**YOUR GOAL:**
Filter the lines below, copying only those with the string "edges".

**Stored items:**
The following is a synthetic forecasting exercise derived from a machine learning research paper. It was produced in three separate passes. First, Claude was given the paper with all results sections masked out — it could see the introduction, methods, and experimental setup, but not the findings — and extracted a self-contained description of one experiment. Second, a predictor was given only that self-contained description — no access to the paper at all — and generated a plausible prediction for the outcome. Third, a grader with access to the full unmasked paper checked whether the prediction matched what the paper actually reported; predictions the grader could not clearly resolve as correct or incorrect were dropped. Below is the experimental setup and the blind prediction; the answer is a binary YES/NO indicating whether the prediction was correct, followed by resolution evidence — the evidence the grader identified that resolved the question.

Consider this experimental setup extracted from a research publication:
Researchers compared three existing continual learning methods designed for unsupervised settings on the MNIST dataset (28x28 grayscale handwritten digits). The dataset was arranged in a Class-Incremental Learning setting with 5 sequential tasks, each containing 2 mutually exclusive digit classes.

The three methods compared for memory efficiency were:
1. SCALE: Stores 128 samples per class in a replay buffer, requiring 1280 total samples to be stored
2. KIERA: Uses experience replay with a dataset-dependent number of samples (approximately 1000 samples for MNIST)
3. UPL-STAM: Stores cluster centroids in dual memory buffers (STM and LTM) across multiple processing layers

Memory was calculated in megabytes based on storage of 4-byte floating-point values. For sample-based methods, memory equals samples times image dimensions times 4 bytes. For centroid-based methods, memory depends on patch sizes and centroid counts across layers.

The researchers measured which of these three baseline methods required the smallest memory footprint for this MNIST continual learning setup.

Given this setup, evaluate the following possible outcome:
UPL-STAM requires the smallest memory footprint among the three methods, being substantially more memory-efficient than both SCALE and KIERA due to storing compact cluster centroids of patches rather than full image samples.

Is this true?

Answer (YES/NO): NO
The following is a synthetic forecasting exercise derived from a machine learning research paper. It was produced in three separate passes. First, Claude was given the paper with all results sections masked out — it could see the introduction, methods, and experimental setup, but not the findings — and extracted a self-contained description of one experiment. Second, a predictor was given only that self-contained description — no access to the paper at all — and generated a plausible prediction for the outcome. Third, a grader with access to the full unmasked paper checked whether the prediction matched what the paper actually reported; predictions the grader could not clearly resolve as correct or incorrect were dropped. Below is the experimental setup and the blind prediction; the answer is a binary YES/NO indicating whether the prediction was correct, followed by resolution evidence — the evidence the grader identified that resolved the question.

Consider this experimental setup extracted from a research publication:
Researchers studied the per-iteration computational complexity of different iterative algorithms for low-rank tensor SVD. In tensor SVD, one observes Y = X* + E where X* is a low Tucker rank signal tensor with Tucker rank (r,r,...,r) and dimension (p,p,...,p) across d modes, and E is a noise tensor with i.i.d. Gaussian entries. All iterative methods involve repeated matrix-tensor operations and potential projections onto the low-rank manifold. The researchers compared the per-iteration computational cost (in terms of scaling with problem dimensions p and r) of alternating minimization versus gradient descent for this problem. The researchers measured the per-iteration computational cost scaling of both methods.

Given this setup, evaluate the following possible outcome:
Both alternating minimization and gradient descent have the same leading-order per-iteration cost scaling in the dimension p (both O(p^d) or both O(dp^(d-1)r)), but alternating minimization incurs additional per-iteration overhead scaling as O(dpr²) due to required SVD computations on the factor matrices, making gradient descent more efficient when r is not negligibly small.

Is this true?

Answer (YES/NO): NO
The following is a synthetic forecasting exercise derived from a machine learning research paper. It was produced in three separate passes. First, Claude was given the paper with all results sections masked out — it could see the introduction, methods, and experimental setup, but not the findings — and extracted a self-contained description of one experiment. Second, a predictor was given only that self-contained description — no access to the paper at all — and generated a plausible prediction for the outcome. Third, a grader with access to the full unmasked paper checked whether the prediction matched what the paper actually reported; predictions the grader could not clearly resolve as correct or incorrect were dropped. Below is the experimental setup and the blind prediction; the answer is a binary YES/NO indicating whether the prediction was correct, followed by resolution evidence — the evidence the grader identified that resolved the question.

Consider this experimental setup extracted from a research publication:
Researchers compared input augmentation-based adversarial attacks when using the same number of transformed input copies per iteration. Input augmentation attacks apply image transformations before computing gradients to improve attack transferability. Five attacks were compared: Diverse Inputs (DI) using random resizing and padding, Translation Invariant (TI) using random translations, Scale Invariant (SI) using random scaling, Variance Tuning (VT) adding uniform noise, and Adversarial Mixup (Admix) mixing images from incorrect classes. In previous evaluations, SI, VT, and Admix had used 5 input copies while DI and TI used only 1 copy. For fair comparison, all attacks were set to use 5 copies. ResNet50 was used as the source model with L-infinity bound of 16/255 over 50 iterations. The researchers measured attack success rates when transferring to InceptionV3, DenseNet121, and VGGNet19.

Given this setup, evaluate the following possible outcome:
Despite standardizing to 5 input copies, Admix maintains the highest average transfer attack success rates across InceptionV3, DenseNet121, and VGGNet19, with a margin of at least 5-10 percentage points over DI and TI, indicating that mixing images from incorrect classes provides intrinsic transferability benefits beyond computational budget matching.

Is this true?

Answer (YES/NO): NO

--

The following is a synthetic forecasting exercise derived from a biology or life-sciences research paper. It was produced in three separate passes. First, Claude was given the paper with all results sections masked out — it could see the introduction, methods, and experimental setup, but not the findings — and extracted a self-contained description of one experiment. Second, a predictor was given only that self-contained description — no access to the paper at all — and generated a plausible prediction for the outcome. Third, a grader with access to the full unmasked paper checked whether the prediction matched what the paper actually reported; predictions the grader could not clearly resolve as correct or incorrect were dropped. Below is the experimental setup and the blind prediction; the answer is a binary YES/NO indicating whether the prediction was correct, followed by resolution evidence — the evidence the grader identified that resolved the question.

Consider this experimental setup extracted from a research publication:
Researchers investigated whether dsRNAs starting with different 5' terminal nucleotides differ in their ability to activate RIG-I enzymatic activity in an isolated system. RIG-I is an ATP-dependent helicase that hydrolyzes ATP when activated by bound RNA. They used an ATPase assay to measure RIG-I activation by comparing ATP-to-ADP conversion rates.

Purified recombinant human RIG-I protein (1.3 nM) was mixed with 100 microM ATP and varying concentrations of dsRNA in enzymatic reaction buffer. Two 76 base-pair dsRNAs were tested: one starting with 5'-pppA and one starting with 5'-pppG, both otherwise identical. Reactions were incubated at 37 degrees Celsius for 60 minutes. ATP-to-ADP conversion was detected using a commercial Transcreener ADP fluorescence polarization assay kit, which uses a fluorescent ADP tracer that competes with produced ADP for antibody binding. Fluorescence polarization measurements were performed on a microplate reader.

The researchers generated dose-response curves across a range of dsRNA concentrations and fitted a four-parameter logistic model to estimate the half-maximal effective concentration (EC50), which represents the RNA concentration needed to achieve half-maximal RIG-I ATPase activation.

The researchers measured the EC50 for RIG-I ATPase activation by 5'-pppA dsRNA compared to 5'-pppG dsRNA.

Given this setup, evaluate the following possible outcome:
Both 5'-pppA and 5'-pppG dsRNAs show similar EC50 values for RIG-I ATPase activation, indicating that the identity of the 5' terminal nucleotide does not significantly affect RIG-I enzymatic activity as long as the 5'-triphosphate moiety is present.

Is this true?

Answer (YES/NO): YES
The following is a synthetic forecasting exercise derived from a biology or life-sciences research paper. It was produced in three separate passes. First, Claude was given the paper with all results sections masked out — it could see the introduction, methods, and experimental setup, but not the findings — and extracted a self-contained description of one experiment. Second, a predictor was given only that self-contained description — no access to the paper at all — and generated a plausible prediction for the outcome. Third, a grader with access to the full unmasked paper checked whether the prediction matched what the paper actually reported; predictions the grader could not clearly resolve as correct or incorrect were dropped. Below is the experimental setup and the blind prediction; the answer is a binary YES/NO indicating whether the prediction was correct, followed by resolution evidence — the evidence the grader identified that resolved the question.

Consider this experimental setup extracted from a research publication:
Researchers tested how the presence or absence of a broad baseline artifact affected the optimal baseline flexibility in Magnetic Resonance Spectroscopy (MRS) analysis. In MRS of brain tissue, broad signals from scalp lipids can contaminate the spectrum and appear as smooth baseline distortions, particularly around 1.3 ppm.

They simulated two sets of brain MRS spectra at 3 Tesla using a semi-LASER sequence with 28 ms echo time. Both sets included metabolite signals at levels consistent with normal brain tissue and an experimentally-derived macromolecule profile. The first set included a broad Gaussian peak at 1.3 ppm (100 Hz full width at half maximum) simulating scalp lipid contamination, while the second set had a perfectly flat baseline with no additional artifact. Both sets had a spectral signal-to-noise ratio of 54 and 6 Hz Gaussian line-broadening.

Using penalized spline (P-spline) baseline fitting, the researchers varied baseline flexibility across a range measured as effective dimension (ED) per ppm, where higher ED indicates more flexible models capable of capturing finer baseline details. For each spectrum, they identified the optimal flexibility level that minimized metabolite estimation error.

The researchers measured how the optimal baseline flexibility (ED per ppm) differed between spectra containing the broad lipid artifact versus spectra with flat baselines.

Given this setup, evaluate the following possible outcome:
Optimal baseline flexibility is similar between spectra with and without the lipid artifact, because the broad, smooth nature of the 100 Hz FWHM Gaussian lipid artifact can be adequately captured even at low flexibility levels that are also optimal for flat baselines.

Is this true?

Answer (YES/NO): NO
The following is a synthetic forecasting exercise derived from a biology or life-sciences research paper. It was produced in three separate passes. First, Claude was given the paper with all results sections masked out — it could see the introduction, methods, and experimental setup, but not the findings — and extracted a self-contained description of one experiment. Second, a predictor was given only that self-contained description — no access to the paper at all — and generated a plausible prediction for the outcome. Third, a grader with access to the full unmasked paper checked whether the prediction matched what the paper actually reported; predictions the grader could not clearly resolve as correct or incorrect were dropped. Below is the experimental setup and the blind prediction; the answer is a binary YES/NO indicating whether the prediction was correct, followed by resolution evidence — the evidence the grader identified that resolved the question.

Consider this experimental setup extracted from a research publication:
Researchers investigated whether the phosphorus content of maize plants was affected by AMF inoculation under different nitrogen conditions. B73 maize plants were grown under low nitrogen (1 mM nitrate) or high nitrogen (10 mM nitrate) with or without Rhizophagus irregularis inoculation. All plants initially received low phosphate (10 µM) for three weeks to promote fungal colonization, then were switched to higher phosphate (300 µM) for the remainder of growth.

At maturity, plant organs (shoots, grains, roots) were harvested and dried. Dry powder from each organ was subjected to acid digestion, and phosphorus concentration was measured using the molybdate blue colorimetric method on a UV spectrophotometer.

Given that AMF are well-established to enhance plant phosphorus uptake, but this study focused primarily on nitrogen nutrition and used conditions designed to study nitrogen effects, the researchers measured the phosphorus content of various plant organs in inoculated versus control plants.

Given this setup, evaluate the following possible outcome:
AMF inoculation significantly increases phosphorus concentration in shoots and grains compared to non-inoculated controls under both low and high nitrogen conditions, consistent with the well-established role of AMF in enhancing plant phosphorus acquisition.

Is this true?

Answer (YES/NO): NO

---

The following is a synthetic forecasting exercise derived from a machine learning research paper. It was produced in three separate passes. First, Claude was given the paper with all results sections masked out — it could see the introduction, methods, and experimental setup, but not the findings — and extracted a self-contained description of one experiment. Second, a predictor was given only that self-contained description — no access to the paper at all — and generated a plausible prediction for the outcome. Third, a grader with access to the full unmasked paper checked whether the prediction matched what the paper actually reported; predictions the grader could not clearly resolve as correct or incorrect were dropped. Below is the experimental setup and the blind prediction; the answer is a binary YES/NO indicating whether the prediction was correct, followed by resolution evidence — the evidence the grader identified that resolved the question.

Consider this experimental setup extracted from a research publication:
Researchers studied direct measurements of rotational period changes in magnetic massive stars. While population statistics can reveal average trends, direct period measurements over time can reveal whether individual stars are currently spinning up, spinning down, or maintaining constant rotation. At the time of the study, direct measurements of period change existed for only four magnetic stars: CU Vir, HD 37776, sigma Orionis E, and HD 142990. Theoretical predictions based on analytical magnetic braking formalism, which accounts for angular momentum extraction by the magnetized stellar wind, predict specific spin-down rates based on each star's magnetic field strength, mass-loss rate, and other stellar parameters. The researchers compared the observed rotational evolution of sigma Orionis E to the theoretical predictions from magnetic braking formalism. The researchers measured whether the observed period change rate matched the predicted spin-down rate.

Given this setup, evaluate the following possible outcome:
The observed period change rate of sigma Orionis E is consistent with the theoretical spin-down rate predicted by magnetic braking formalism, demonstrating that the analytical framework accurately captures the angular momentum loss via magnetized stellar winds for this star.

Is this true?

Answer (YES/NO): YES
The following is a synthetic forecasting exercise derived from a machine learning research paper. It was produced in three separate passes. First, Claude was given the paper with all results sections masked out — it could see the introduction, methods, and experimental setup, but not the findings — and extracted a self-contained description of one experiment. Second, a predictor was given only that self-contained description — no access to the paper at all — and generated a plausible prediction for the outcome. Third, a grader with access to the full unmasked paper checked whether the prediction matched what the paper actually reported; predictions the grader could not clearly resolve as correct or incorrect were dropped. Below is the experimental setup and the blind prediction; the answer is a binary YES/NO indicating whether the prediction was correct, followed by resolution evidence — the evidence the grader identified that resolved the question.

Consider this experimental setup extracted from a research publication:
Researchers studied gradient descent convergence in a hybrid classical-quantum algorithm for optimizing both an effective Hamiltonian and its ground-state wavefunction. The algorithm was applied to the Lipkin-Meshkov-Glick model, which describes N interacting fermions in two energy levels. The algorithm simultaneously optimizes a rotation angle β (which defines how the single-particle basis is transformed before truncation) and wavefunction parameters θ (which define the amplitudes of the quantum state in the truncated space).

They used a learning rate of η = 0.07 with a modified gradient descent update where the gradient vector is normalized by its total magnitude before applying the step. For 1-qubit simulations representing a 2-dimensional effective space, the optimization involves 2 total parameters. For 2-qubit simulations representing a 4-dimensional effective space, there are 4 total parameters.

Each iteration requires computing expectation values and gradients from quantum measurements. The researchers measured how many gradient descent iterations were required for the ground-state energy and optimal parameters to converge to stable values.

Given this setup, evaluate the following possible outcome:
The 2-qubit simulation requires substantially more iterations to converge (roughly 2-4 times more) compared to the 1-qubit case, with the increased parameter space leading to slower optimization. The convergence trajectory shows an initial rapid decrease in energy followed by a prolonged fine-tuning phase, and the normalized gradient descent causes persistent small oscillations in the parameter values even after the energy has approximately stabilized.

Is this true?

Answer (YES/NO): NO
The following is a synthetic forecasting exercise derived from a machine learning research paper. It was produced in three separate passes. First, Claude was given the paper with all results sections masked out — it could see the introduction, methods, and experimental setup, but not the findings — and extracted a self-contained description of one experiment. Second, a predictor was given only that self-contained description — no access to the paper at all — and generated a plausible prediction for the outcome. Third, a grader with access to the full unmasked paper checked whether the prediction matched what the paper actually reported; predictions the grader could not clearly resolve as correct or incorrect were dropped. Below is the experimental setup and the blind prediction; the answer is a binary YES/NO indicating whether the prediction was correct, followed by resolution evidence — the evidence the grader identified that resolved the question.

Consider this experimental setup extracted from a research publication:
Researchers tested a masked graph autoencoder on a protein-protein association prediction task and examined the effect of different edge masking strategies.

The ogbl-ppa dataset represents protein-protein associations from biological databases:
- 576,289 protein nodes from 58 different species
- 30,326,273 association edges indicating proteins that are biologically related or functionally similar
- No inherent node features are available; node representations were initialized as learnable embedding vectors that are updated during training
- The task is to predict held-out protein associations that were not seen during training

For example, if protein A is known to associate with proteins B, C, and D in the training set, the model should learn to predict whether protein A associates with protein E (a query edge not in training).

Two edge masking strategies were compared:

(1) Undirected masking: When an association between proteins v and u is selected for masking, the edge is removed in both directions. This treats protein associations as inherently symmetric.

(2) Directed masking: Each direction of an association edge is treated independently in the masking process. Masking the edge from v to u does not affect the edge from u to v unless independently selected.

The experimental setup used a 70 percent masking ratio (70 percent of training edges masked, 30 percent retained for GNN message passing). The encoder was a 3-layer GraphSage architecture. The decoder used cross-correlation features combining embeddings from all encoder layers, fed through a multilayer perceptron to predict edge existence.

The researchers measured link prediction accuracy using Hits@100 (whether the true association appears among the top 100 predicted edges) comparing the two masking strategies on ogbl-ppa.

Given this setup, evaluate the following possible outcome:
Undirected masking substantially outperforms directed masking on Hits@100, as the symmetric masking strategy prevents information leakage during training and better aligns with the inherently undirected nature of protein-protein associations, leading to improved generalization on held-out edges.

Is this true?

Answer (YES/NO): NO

**RESULT FOR THIS TASK:**
- 30,326,273 association edges indicating proteins that are biologically related or functionally similar
The experimental setup used a 70 percent masking ratio (70 percent of training edges masked, 30 percent retained for GNN message passing). The encoder was a 3-layer GraphSage architecture. The decoder used cross-correlation features combining embeddings from all encoder layers, fed through a multilayer perceptron to predict edge existence.
The researchers measured link prediction accuracy using Hits@100 (whether the true association appears among the top 100 predicted edges) comparing the two masking strategies on ogbl-ppa.
Undirected masking substantially outperforms directed masking on Hits@100, as the symmetric masking strategy prevents information leakage during training and better aligns with the inherently undirected nature of protein-protein associations, leading to improved generalization on held-out edges.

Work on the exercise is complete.